Empresas industriales de gran presencia internacional, firmas y sellos editoriales de sólido prestigio en el mundo (Planeta y Random House Mondadori, por sólo citar dos ejemplos), investigación académica de punta y un reconocido compromiso de las instituciones del Estado con la cultura (cosa muy deplorable en nuestro país), son rasgos característicos de estas dos sociedades que funcionan, que funcionan bien y a veces en grado de excelencia.
El celo natural que rige -con mesura y equilibrio- lo que ambas sociedades hacen y emprenden en el día a día de la empresa, la política, la vida cotidiana y las tentativas del espíritu, no hace sino subrayar el potencial que mueve a estas dos sociedades, cuyo campo de conflicto es la búsqueda del progreso en el marco de una rivalidad creativa y cordial.
De aquí, de la manera de asumir la fuerza del regionalismo y las virtudes de la competencia, podrían aprender mucho ciertos regionalismos mexicanos, que ven al otro desde la perspectiva de lo que no debería existir o de su aniquilación posible.

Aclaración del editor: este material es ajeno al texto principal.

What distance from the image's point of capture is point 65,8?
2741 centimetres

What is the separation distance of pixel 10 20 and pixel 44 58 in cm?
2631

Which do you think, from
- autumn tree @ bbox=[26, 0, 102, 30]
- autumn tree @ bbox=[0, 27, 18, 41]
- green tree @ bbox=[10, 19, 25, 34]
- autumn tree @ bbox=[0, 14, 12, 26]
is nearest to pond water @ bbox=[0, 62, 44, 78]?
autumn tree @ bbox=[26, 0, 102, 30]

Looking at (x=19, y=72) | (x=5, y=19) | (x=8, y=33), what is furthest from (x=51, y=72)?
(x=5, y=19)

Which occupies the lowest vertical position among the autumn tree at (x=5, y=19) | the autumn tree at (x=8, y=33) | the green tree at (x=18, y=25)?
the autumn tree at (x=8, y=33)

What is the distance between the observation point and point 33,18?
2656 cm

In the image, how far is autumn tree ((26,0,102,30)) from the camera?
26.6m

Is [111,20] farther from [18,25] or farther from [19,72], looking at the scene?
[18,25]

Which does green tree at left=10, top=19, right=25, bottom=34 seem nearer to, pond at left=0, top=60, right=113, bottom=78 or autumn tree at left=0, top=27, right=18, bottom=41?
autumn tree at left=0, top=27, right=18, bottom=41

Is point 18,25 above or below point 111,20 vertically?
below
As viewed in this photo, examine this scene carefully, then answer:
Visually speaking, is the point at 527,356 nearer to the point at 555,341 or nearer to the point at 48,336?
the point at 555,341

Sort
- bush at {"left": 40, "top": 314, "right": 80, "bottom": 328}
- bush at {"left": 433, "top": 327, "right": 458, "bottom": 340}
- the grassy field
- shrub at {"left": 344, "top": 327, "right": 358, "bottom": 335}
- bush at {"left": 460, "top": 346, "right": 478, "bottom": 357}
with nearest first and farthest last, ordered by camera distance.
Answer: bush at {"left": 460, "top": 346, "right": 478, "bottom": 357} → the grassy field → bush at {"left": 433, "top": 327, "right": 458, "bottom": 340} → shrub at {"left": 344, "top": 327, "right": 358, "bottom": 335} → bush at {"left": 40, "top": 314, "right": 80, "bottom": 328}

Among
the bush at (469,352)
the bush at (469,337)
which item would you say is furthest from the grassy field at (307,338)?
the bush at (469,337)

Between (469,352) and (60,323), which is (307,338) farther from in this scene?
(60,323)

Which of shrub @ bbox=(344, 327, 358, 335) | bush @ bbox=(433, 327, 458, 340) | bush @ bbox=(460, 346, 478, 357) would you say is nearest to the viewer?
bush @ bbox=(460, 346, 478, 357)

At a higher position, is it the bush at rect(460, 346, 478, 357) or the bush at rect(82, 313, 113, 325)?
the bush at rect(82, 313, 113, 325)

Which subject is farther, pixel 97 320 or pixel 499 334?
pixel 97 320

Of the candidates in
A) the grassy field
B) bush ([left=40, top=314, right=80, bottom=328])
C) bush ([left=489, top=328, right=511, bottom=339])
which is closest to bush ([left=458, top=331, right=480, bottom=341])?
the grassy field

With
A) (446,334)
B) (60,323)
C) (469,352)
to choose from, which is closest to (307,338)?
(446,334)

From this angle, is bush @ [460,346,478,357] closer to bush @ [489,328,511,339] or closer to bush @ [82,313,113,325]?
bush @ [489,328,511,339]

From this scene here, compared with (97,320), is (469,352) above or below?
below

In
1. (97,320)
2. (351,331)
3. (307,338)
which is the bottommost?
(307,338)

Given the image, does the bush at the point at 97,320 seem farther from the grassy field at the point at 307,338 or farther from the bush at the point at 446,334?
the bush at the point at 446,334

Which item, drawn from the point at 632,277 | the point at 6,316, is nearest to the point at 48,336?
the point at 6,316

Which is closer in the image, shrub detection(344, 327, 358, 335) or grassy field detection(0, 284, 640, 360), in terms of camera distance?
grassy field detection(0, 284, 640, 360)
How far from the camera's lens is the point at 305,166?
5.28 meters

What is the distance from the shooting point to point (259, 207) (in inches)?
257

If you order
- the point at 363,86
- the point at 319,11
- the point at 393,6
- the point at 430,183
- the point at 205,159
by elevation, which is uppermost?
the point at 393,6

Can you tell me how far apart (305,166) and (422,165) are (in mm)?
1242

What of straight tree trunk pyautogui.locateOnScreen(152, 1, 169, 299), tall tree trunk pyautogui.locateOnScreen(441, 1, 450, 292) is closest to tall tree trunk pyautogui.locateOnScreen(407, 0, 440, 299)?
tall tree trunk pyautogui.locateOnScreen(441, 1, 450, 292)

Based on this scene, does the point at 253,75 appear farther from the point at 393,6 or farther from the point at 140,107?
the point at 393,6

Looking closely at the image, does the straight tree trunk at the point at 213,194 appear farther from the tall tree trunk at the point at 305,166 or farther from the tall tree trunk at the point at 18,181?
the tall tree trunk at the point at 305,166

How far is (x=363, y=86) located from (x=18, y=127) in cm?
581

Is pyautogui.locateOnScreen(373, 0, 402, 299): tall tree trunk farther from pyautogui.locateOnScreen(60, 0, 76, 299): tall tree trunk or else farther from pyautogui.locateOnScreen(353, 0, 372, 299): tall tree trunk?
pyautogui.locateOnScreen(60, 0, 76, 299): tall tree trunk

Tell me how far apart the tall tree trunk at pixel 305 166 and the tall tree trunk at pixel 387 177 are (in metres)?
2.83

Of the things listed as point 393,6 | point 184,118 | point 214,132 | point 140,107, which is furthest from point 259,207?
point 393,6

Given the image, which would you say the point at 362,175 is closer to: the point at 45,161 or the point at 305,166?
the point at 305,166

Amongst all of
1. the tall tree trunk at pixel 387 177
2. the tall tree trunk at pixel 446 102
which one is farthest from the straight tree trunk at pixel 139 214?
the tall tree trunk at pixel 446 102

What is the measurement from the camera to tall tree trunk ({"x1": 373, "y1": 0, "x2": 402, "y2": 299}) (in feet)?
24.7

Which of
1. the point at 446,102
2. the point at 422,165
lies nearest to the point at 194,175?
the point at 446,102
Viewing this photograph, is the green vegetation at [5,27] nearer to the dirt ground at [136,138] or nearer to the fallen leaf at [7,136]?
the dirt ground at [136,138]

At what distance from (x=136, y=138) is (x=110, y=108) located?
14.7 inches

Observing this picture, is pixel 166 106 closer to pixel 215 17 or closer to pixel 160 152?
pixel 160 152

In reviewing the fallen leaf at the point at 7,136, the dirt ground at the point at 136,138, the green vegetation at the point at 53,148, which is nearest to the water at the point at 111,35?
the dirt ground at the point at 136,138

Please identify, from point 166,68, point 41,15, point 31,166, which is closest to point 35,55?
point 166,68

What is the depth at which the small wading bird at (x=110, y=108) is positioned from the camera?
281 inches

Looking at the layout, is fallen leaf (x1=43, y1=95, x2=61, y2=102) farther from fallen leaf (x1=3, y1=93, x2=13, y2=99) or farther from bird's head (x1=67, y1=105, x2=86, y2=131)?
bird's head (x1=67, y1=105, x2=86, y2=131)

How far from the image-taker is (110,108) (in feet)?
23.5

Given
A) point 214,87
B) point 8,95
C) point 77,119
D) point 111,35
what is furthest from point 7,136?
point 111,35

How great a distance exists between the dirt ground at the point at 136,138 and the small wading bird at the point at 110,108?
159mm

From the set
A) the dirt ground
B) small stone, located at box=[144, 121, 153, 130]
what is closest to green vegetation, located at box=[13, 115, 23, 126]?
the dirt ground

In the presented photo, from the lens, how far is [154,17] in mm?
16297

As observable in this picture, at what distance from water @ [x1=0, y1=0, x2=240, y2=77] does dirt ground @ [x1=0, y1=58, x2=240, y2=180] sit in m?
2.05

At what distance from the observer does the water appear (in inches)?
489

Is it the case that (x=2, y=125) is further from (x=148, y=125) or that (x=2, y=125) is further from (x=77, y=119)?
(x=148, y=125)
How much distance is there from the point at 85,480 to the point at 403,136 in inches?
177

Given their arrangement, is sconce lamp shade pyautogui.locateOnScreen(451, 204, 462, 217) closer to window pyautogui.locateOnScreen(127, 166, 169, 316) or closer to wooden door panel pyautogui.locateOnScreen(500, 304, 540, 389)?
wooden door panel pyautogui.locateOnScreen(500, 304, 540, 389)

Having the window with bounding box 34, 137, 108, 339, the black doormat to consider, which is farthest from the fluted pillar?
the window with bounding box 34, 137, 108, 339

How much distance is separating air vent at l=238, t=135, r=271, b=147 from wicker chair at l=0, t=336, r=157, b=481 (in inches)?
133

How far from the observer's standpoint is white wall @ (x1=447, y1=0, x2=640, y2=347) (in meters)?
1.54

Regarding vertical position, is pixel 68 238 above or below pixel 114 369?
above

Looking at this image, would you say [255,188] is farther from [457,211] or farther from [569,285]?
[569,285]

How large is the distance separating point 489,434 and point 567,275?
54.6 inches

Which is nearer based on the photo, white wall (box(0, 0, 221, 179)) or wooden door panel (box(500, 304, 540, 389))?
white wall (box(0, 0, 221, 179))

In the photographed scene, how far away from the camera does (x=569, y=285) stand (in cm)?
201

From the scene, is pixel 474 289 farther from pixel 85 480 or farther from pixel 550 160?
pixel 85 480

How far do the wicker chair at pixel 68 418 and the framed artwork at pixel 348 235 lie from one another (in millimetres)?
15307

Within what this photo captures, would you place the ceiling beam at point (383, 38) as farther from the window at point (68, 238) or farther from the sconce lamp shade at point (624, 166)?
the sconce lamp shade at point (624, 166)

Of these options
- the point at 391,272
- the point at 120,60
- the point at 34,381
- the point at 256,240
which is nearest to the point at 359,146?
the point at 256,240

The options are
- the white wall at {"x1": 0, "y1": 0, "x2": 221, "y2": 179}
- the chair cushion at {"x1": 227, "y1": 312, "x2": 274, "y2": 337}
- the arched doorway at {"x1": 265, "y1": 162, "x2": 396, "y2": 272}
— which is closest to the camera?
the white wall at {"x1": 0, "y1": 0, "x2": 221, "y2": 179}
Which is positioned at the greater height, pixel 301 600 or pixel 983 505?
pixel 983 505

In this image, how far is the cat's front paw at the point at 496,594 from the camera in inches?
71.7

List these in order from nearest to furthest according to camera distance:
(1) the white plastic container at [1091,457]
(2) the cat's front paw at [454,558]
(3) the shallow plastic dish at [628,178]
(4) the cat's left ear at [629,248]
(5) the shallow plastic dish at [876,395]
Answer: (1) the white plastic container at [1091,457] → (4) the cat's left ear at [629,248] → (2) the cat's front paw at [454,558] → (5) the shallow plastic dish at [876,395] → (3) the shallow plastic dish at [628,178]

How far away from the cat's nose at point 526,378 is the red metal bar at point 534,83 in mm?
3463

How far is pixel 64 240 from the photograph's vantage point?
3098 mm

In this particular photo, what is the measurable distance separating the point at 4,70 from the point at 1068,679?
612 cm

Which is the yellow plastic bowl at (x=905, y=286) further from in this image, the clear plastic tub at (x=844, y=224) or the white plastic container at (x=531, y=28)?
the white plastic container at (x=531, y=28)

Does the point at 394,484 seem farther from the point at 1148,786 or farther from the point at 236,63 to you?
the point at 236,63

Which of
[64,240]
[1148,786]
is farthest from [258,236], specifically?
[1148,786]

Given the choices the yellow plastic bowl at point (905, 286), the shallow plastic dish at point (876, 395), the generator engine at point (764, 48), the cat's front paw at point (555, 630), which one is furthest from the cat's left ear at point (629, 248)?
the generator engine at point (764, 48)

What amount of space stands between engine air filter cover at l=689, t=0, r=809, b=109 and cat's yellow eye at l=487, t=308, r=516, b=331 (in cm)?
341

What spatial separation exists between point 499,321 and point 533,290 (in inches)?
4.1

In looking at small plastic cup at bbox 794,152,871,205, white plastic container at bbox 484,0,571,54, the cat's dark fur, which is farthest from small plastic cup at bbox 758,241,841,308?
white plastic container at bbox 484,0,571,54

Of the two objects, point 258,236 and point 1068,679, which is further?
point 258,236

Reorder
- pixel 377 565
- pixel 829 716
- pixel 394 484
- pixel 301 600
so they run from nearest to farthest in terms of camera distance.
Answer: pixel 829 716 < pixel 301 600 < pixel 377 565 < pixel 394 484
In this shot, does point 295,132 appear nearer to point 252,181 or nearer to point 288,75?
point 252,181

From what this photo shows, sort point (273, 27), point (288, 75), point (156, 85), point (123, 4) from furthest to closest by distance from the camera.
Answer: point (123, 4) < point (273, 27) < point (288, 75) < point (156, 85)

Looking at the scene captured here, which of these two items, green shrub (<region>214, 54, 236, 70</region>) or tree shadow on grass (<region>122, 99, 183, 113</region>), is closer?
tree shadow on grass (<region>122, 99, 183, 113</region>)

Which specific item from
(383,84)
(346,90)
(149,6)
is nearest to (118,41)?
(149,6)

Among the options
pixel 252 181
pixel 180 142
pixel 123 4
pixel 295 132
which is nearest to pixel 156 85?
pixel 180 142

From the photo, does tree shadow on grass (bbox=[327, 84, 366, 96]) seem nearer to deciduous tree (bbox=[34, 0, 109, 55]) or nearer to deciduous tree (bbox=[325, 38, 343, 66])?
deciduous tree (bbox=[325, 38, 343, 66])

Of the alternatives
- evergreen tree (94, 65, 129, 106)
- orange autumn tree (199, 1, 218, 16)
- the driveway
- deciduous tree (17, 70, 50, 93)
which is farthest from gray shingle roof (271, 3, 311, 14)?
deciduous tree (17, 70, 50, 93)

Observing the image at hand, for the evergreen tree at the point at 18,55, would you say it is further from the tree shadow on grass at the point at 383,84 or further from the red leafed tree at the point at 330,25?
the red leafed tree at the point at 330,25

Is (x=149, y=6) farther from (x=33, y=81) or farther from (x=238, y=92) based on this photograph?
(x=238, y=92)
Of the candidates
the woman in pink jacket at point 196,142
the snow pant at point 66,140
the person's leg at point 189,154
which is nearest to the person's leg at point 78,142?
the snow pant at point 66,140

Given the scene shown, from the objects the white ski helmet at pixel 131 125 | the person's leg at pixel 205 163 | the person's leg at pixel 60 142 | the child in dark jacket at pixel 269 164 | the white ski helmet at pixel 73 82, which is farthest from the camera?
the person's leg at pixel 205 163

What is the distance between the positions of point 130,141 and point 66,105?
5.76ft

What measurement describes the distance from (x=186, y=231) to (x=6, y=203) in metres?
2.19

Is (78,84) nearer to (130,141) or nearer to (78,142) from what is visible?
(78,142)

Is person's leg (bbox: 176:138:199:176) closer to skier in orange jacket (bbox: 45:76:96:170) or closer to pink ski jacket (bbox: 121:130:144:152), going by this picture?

De aquí, de esta voluntad de construir, de esta orientación al desarrollo y de esta búsqueda del futuro -tal como se sienten y respiran en el ambiente español-, tendrían mucho que aprender algunas sociedades e instituciones mexicanas, que han hecho del quietismo y de la idealización del pasado su único horizonte de vida.
Ojalá México -Michoacán incluido-, que tiene grandes potenciales en casi todos los órdenes de su vida, no malgaste ni dilapide las grandes oportunidades de desarrollo que hoy tiene, y encuentre la senda atinada y correcta para apropiarse de un futuro a la altura de sus sueños.